● Provided data:
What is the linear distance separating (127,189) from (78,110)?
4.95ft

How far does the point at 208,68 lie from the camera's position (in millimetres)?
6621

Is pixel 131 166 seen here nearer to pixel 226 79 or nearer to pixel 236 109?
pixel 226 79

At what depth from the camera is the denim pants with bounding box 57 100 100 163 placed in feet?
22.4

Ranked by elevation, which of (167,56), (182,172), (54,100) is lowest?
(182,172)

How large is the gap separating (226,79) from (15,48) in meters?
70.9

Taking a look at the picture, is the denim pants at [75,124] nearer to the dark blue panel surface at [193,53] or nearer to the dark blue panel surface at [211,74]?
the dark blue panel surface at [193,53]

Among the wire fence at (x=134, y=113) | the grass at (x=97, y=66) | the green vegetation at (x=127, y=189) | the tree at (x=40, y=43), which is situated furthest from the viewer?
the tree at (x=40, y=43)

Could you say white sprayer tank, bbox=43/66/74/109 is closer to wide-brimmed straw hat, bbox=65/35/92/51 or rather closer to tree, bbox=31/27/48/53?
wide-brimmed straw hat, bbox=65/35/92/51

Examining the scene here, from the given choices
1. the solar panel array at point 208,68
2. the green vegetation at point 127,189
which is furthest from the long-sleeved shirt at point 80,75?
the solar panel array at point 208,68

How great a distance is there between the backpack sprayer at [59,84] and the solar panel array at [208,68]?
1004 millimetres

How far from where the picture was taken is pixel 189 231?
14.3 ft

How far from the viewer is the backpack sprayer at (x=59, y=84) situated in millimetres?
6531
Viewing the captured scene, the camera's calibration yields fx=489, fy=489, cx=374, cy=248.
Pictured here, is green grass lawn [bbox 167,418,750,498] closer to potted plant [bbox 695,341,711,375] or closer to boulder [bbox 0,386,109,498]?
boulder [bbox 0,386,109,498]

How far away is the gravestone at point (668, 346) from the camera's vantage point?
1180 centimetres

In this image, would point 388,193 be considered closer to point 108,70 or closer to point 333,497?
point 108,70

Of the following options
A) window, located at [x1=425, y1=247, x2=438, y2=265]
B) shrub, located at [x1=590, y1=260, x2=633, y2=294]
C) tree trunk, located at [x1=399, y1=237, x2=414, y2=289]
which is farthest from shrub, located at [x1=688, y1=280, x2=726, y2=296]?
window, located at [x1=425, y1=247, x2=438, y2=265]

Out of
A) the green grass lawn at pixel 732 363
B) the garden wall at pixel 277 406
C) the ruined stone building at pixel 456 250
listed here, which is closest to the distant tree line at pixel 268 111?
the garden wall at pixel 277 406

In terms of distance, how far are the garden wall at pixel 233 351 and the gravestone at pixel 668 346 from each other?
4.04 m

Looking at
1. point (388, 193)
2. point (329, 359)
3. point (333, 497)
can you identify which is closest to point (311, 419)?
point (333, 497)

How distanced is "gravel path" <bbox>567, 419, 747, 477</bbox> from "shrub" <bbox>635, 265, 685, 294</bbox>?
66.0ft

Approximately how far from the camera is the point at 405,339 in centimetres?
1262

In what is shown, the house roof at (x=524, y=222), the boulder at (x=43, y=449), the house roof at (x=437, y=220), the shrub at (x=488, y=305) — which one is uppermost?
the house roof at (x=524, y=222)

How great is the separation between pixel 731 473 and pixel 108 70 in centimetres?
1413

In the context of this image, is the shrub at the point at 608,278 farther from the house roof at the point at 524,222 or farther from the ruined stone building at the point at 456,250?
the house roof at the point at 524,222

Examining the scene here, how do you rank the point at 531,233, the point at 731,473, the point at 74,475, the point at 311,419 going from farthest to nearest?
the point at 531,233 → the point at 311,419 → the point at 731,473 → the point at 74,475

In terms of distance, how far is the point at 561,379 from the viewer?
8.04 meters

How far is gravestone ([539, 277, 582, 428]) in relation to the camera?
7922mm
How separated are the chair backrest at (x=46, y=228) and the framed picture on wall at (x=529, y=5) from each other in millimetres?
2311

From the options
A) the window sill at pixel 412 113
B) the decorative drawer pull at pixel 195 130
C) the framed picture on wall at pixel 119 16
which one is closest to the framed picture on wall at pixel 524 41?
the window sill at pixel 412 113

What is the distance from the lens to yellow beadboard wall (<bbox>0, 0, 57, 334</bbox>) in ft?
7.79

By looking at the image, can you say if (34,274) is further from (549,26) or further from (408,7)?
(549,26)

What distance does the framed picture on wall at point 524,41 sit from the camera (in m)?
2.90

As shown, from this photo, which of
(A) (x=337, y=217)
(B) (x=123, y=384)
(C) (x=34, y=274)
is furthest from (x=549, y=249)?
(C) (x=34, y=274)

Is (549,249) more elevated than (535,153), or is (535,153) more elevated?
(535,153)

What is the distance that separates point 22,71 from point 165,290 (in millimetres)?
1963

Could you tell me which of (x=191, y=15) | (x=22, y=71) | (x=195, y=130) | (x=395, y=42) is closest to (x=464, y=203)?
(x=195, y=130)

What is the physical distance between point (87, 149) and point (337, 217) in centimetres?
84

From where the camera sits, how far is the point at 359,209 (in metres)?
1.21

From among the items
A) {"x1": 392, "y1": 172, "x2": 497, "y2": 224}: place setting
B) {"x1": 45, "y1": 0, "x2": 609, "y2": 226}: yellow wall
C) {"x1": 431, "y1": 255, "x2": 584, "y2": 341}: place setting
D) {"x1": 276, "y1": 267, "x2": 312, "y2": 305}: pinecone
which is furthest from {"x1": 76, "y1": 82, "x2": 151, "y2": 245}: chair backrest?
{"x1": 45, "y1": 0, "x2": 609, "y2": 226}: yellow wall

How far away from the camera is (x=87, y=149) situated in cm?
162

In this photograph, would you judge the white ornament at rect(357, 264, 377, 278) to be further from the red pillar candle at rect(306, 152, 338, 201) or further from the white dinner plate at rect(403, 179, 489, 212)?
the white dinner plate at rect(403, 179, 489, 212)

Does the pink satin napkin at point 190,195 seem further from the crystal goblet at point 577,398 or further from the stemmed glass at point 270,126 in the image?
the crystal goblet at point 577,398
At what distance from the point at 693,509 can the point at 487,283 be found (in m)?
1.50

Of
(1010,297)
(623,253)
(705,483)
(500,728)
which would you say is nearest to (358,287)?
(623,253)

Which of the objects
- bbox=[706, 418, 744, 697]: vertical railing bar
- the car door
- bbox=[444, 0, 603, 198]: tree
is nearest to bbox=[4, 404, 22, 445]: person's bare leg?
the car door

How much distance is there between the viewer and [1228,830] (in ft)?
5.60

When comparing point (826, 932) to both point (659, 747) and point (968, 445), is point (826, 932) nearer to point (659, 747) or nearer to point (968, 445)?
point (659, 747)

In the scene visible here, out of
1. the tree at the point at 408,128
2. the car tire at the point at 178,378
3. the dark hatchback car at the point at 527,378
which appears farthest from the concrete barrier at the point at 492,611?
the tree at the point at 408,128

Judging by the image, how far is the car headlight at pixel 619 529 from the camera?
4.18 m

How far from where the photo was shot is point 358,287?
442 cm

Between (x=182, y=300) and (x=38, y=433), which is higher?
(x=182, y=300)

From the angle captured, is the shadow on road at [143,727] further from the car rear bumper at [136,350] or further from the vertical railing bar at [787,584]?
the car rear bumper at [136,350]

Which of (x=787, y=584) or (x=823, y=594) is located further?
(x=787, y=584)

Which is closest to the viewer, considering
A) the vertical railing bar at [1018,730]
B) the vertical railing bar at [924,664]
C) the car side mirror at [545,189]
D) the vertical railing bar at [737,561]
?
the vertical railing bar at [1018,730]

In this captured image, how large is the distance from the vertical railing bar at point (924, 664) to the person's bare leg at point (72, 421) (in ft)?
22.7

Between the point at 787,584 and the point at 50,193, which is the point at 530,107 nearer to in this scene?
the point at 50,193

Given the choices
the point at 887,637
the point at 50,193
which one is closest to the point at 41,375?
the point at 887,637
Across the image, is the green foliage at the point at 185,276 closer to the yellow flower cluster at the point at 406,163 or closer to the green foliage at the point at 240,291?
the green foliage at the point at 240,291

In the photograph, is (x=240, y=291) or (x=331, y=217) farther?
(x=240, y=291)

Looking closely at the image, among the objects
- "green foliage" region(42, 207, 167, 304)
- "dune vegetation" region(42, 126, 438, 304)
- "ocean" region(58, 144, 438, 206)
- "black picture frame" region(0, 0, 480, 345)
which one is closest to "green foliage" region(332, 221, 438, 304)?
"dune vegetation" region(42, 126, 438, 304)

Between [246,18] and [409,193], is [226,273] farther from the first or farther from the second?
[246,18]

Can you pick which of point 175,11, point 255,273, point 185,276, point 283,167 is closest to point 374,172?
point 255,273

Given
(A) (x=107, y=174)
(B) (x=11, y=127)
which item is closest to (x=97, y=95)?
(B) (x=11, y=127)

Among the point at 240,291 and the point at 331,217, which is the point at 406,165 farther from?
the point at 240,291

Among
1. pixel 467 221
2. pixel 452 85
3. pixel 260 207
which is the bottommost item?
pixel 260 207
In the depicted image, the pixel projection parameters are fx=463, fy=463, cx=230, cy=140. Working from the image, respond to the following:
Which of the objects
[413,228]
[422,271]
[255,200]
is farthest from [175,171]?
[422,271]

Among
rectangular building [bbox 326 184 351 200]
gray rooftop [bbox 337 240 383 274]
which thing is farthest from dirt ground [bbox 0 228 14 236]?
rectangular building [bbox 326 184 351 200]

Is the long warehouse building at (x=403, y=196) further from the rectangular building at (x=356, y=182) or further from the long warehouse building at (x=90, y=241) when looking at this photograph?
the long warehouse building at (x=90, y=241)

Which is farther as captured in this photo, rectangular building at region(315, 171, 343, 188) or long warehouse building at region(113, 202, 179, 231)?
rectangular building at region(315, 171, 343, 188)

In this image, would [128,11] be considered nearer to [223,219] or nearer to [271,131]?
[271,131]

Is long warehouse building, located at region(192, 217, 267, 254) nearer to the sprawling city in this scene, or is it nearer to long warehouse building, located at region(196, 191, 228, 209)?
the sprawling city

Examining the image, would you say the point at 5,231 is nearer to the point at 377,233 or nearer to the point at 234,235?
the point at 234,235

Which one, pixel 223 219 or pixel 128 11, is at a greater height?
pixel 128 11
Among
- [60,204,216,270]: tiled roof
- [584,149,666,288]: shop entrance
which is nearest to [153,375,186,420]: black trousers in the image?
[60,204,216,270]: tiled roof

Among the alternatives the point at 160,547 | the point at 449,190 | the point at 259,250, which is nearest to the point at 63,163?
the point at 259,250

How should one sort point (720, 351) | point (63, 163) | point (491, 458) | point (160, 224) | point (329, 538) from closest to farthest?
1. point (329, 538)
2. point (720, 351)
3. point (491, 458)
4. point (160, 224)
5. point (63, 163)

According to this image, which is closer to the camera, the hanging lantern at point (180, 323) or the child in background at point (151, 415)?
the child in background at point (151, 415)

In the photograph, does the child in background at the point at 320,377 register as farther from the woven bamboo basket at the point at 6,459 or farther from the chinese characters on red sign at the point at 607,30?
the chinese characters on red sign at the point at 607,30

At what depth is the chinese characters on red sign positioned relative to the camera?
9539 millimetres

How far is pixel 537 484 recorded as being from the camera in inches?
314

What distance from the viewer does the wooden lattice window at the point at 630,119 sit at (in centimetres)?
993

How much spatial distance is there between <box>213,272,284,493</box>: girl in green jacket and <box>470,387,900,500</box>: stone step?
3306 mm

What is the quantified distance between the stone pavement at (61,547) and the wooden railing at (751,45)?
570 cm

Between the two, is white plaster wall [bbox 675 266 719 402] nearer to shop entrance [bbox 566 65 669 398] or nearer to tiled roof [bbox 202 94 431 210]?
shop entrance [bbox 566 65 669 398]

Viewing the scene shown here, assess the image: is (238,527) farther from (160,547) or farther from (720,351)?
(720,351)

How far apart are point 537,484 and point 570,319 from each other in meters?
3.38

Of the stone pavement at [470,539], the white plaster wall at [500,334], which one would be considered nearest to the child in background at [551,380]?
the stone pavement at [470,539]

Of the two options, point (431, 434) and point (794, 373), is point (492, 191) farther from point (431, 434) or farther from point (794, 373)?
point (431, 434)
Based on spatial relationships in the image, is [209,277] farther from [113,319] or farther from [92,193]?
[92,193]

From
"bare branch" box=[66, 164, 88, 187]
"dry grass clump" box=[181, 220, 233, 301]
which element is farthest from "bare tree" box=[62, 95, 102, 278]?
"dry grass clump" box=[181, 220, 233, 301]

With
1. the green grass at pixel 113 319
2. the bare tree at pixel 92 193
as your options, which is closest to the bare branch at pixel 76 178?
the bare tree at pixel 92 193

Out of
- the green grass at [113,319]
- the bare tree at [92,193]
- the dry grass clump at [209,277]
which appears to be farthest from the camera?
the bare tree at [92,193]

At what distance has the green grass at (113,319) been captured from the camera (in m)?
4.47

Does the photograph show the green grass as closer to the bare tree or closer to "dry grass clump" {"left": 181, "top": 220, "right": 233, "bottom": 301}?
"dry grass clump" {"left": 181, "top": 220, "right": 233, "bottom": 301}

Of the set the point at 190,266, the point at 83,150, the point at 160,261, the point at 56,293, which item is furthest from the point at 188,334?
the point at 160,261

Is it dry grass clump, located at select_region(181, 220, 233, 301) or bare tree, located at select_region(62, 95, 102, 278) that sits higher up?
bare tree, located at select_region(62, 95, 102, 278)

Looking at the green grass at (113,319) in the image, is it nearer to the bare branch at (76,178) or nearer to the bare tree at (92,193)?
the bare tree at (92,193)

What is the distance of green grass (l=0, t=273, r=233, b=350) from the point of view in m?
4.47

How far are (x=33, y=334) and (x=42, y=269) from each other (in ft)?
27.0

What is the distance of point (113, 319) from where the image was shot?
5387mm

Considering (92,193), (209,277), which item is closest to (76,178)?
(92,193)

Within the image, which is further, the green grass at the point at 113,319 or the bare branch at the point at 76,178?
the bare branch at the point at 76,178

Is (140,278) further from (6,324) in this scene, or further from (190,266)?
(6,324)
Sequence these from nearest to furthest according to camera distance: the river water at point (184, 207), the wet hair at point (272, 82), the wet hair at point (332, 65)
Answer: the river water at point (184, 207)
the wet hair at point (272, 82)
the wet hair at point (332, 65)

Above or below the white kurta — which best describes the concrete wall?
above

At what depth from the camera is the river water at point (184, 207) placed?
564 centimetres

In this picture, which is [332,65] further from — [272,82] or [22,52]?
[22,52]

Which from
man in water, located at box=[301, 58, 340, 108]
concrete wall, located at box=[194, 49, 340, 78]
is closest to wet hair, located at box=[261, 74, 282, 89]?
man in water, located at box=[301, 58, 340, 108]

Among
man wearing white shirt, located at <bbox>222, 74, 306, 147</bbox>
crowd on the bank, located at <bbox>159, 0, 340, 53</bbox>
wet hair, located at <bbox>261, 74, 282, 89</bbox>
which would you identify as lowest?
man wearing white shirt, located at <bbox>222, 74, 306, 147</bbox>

● The request: Rewrite the part that opens with the line containing "How far are (x=33, y=334)" and closes with the line containing "564 centimetres", replacing "concrete wall" with "brick wall" and leaving everything else as it is. Return only those lines.

● Answer below:
How far are (x=33, y=334) and (x=42, y=269) from each other (in ft)?
27.0

What is the distance of point (113, 319) from where the image was shot?
5387mm

Considering (92,193), (209,277), which item is closest to (76,178)?
(92,193)

Within the image, which is further, the green grass at the point at 113,319 or the bare branch at the point at 76,178?
the bare branch at the point at 76,178

Is (140,278) further from (6,324) in this scene, or further from (190,266)?
(6,324)
Sequence these from nearest to furthest according to camera distance: the river water at point (184, 207), the wet hair at point (272, 82), the wet hair at point (332, 65)
Answer: the river water at point (184, 207)
the wet hair at point (272, 82)
the wet hair at point (332, 65)

Above or below the white kurta — which best describes the brick wall?
above

At what depth from the camera is the river water at point (184, 207) placed?
564 centimetres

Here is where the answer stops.